En 1939 les autorités Françaises et le gouvernement de l’époque ont accueilli près d’un demi million de personnes qui franchissent la frontière des Pyrénées dans de terribles conditions fuyant la dictature franquiste. Face à cet exode massif, des camps sont montés à la hâte sur les plages du Roussillon et dans le sud-ouest de la France. Les camps d’Argelès-sur-mer, du Barcarès et de Saint-Cyprien sont construits à même le sable, par les réfugiés, utilisés comme main d’œuvre par les autorités. Les camps du Vernet d’Ariège, de Septfonds, de Rieucros, de Gurs, de Bram et d’Agde viennent compléter ce dispositif. Ils sont pensés pour désengorger les camps du Roussillon où sont internés plusieurs dizaines de milliers d’hommes. Le seul camp du Barcarès comptait 63.000 Républicains espagnols.

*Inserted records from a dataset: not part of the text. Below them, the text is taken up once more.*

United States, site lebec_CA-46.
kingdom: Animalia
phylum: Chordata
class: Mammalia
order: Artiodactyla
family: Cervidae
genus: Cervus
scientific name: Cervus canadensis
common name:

A l’occasion de cet anniversaire une plaque commémorative devait être posée à l’école Jean Moulin, ancienne gare remise en service en 1939 pour les besoins de la construction du camp, suivie d’une marche jusqu’au monument des « Trois colonnes » au Lido. Malgré la pluie battante, des descendants de réfugiés, nombreux, des élus locaux, sont venus se rassembler et marcher jusqu’aux « Trois Colonnes » qui symbolisent la création du 21e, 22e et 23e Régiment de Marche des Volontaires Étrangers principalement composés de Républicains espagnols.

Mais ce fut sans compter sur les difficultés de « négociation » avec la majorité municipale du Barcarès !

Refus de la municipalité d’apposer cette plaque, refus de la municipalité de laisser cette marche se rendre jusqu’au site des « Trois Colonnes ». En lieu et place de cette cérémonie, une tente dressée négligemment sur un trottoir près d’un rond point, un micro et un discours mal à l’aise d’un élu municipal qui essaye vainement de faire passer la pilule en nous servant du « devoir de mémoire », qui tente de disculper la municipalité tout en faisant un exercice de récupération en « promettant » à l’assemblée médusée la future appellation « avenue de la Retirada » en lie et place de l’Avenue du Lido – qui mène aux Trois Colonnes-, mais surtout en promettant, comble du cynisme et de l’indécence, la pose d’une plaque… alors quoi ? une plaque posée par le Maire lui-même avec son nom gravé dessus, mais pas cette plaque là ?

Oui, pas cette plaque là, qui nomme le camp du Barcarès pour ce qu’il fut : un « camp de concentration ». Mais voyez vous, la dénomination souhaitée par la municipalité n’est pas celle-là ! « Camp de concentration » cela ne fait pas bien pour l’image touristique de la ville.

Or, quand on fait fi de l’histoire, quand on refuse d’appeler les choses par leur nom, on frôle le négationnisme, on fait du révisionnisme. Le terme « camp de concentration » peut choquer, car il ne s’agit pas des camps de la mort de l’Allemagne nazi. Mais c’est un fait historique et administratif : les autorités françaises les nomment elles-mêmes, en 1939, « camps de concentration ». Rappelons-nous également les mots d’Albert Sarraut, Ministre de l’intérieur qui affirmait en février 1939, à l’occasion d’une conférence de presse à propos du camp d’Argelès, que « le camp d’Argelès sur Mer ne sera pas un lieu pénitentiaire, mais un camp de concentration. Ce n’est pas la même chose ».

En 2015, au Barcarès, la majorité municipale souhaite réécrire l’Histoire. »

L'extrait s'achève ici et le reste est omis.